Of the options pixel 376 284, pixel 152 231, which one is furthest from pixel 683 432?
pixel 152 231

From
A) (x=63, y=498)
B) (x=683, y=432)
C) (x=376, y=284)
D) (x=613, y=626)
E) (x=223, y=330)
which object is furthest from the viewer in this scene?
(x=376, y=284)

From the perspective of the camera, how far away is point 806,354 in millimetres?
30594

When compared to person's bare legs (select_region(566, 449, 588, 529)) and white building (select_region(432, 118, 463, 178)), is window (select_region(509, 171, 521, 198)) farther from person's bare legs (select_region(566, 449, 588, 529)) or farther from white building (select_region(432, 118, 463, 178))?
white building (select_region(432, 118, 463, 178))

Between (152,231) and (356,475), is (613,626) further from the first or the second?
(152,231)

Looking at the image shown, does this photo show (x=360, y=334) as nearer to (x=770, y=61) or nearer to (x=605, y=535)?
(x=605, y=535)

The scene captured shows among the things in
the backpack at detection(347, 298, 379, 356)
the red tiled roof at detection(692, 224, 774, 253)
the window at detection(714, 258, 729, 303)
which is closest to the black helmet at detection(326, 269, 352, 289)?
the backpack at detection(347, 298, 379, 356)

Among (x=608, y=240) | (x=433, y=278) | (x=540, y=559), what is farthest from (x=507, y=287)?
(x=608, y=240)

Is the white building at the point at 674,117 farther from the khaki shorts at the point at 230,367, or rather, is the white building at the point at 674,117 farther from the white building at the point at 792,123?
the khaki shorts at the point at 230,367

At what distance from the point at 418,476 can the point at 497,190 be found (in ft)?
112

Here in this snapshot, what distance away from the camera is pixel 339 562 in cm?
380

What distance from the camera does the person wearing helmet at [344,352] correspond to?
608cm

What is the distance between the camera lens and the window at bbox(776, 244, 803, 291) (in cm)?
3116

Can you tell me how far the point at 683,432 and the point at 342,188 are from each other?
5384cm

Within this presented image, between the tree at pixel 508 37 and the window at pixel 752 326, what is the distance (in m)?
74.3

...

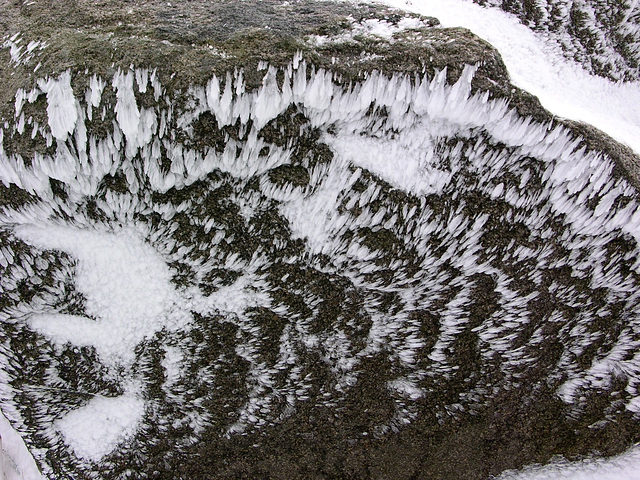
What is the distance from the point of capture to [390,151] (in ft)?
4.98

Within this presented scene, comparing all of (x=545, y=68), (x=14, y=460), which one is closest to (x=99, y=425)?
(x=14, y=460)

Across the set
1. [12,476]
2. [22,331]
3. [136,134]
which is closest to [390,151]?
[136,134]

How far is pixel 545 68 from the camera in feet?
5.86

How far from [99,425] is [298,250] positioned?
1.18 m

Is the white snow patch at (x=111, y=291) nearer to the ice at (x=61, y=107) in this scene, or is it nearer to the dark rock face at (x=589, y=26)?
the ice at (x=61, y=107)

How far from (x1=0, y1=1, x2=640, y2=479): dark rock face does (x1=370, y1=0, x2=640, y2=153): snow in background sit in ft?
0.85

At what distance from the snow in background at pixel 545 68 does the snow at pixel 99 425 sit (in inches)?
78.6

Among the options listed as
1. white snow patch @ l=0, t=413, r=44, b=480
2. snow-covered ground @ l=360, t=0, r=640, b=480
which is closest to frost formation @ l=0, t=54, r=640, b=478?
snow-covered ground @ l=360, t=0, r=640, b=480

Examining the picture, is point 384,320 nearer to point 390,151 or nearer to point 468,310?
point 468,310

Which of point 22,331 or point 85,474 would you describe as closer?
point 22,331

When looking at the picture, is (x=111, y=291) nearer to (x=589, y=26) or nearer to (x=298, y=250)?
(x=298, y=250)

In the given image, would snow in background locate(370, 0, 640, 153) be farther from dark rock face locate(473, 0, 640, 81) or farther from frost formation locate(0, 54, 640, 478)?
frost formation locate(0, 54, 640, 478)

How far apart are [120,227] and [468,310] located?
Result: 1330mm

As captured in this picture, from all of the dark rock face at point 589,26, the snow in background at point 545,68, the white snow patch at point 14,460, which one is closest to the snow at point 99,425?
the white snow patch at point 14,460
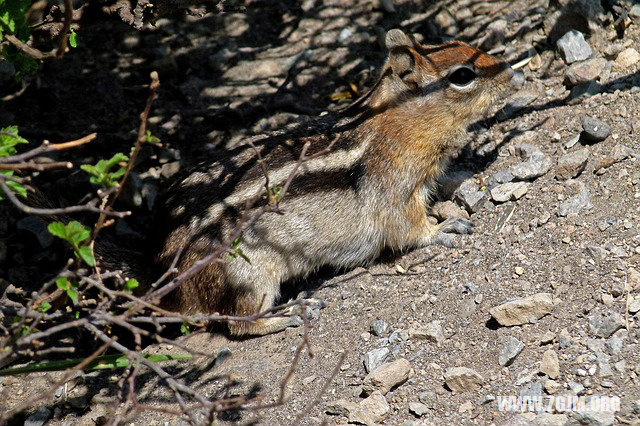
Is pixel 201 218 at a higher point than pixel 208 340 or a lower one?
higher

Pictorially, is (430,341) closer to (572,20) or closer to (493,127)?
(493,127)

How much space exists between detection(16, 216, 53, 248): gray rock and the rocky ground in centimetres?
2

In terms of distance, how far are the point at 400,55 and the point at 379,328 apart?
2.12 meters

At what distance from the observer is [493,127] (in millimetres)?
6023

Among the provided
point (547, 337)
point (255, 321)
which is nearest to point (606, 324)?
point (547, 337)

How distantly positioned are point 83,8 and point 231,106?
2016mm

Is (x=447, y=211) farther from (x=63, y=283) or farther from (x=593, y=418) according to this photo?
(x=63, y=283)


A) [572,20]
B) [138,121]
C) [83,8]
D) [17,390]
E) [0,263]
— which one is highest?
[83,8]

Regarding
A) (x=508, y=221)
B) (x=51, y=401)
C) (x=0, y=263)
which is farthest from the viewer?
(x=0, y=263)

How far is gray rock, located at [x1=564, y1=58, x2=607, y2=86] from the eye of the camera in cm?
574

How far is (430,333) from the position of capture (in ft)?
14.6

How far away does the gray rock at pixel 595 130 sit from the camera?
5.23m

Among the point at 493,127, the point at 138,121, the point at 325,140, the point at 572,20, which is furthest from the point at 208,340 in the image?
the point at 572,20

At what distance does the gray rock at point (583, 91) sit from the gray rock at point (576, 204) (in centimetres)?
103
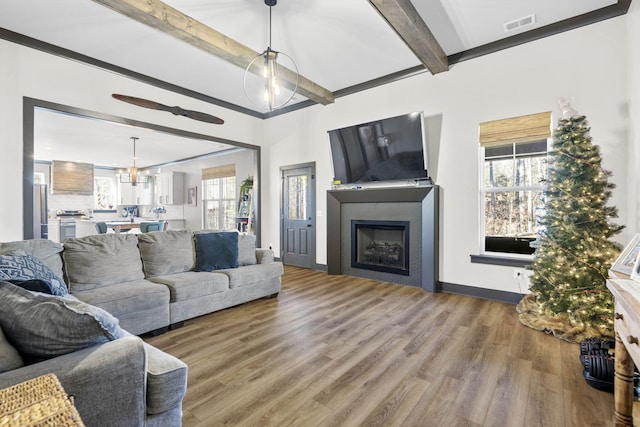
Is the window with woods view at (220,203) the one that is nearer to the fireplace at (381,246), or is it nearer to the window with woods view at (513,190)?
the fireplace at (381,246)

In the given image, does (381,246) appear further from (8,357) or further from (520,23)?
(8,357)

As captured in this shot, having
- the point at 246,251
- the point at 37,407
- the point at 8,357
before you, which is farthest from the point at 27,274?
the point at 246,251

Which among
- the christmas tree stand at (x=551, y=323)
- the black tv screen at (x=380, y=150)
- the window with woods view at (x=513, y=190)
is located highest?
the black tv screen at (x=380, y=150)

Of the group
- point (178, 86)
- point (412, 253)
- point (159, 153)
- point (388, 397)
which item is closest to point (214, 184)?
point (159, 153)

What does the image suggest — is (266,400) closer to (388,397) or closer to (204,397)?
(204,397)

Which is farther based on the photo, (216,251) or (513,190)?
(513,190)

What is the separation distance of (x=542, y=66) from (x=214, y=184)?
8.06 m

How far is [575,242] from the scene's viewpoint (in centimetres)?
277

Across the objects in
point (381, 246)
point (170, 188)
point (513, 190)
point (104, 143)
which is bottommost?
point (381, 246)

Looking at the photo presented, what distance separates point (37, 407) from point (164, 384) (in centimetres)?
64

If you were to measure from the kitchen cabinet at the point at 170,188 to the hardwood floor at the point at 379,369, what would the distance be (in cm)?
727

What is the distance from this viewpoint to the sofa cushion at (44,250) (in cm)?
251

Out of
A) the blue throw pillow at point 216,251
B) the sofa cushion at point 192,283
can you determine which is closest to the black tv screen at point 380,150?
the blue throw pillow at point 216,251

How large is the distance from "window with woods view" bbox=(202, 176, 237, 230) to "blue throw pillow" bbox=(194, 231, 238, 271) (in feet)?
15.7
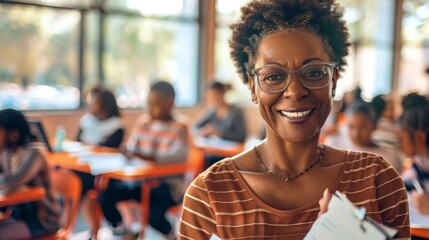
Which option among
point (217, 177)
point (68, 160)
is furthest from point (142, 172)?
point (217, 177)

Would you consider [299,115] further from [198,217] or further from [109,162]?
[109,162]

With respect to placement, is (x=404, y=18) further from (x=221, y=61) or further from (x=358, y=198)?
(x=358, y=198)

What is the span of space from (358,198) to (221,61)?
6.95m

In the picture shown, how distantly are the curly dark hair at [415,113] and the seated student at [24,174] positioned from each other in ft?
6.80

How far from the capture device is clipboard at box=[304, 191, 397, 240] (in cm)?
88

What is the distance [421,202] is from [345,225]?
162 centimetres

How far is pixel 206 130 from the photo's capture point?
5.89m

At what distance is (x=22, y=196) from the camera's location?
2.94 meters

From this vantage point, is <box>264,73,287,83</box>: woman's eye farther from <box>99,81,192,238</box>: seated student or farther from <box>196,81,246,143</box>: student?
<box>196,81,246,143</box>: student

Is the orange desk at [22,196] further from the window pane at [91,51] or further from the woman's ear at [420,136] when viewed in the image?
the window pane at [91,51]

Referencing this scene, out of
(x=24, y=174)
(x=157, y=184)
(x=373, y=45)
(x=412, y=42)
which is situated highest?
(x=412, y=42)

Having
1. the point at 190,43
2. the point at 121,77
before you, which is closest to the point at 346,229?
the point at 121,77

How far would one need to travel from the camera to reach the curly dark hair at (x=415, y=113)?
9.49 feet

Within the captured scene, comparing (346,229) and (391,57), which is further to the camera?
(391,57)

■ **What you have to do**
Please copy the records verbatim, from the line containing "What is the span" through the line containing "2.94 meters", inclusive.

■ **Result for this task**
What is the span of space from (358,198) to (221,61)?
6.95m

In the picture shown, how distantly are the curly dark hair at [415,113] and the seated student at [24,174] positioned from each other in ft?
6.80

How far from the capture device is clipboard at box=[304, 191, 397, 240] (in cm)?
88

What is the distance [421,202] is from [345,225]?
162 centimetres

How far is pixel 206 130 from the photo's capture point?
5.89m

At what distance is (x=22, y=196) from the camera's location?
2.94 meters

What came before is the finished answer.